======== Information supplied ========
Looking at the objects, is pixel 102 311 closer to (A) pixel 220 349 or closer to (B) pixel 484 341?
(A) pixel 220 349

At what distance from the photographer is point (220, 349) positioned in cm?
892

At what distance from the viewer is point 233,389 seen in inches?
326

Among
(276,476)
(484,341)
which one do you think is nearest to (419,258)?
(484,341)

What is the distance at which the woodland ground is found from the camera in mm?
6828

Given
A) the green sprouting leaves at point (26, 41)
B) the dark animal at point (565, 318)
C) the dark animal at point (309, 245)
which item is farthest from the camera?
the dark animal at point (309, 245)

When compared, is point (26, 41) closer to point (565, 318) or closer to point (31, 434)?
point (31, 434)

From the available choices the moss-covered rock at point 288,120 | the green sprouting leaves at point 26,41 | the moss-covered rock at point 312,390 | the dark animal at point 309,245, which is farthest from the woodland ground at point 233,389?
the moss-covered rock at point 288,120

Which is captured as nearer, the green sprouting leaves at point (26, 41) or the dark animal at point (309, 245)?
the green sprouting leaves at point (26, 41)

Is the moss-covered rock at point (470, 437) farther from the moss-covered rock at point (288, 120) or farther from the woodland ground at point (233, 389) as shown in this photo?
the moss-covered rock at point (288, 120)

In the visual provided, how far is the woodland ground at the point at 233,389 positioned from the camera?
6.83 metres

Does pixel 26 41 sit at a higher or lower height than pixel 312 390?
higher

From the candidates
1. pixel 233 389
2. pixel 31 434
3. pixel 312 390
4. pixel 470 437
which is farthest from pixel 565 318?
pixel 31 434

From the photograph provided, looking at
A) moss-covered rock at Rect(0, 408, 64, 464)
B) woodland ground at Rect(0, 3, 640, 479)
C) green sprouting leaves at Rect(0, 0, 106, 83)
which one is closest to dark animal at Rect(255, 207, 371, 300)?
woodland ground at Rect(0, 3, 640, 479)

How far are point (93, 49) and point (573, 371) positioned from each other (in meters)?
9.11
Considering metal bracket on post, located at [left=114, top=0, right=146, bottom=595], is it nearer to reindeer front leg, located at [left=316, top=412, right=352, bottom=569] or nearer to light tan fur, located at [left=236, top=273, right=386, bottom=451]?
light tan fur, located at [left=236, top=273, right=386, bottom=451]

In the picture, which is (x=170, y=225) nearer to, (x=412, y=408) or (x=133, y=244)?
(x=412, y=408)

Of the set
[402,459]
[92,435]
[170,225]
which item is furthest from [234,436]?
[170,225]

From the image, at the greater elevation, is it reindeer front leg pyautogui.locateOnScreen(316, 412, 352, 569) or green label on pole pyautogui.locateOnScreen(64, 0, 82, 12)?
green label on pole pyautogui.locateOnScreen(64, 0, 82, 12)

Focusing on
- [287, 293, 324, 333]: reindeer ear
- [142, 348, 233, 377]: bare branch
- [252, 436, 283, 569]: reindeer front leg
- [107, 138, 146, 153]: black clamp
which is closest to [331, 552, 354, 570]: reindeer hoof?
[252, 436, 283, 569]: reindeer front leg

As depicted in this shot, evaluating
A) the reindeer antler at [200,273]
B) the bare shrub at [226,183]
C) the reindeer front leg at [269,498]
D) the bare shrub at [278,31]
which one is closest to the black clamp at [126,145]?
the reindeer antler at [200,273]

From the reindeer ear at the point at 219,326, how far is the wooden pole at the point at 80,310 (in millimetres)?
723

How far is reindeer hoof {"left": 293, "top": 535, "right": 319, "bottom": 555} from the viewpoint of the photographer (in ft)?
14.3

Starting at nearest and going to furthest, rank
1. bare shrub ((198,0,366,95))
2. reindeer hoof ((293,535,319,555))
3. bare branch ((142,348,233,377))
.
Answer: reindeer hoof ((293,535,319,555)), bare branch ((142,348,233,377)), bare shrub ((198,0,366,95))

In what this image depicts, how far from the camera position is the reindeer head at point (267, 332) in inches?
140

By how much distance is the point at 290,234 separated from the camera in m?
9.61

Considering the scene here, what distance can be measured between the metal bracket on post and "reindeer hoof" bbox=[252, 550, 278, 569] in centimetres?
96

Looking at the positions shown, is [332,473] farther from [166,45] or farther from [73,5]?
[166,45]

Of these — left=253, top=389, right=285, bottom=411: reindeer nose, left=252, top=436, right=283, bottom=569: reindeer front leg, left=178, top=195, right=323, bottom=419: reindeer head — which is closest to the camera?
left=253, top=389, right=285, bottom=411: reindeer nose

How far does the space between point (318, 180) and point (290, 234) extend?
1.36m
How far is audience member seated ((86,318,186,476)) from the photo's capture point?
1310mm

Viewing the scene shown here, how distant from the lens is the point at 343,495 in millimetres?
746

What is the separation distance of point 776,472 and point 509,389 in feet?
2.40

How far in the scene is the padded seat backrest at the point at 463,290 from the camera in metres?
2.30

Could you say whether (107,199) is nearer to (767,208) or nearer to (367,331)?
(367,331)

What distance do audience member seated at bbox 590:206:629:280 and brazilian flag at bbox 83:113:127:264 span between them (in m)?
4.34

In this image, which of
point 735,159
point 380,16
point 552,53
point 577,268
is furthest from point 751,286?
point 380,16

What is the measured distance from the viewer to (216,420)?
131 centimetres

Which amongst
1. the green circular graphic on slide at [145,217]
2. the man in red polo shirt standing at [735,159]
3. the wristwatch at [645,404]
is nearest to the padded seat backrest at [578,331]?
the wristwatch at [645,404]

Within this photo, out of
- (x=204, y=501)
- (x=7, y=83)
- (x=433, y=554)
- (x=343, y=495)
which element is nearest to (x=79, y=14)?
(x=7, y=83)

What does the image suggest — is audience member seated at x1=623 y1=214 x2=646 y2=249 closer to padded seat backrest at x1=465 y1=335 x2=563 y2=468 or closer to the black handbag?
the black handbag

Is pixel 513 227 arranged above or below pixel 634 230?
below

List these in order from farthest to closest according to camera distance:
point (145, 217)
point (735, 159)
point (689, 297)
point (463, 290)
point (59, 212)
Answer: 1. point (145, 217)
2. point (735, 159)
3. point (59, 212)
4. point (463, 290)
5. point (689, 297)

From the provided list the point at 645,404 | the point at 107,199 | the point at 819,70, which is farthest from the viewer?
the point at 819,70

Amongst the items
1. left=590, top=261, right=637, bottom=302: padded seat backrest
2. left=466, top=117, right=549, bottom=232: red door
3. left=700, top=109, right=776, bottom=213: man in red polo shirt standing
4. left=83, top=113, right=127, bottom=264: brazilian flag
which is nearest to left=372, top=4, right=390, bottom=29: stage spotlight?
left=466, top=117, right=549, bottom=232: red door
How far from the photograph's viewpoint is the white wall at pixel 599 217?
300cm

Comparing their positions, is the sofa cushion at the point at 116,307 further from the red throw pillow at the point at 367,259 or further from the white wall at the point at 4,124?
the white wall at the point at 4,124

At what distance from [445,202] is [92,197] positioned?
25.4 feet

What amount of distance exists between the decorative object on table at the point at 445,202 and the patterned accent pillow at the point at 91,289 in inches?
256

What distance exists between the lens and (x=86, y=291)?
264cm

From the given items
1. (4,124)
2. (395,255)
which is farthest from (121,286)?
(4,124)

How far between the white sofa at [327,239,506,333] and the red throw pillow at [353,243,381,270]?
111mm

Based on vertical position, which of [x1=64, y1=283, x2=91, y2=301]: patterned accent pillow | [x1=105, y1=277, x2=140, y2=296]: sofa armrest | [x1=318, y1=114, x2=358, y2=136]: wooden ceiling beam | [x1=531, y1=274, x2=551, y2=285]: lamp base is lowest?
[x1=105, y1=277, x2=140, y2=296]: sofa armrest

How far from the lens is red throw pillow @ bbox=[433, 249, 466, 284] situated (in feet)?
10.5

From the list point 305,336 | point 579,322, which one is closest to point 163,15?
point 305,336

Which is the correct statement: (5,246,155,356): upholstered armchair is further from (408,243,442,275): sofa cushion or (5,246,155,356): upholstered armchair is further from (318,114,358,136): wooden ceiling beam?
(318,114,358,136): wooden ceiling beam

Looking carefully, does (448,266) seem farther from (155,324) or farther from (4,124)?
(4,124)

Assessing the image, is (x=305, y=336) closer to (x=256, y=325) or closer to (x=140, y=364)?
========
• Objective: Everything from the line containing "Based on vertical" to the end of the records must be written out exactly; include both of those lines and no others.

• Exercise answer:
Based on vertical position, which of [x1=64, y1=283, x2=91, y2=301]: patterned accent pillow | [x1=105, y1=277, x2=140, y2=296]: sofa armrest | [x1=318, y1=114, x2=358, y2=136]: wooden ceiling beam | [x1=531, y1=274, x2=551, y2=285]: lamp base is lowest?
[x1=105, y1=277, x2=140, y2=296]: sofa armrest

How far from the lens is red throw pillow @ bbox=[433, 249, 466, 284] situated (in feet)?
10.5

From the list point 305,336 | point 579,322, which one is closest to point 163,15?
point 305,336

Which is the correct statement: (5,246,155,356): upholstered armchair is further from (408,243,442,275): sofa cushion or (5,246,155,356): upholstered armchair is further from (318,114,358,136): wooden ceiling beam?
(318,114,358,136): wooden ceiling beam

Looking carefully, does (448,266) seem farther from (155,324) or farther from (4,124)?
(4,124)

Assessing the image, is (x=305, y=336) closer to (x=256, y=325) or closer to (x=140, y=364)?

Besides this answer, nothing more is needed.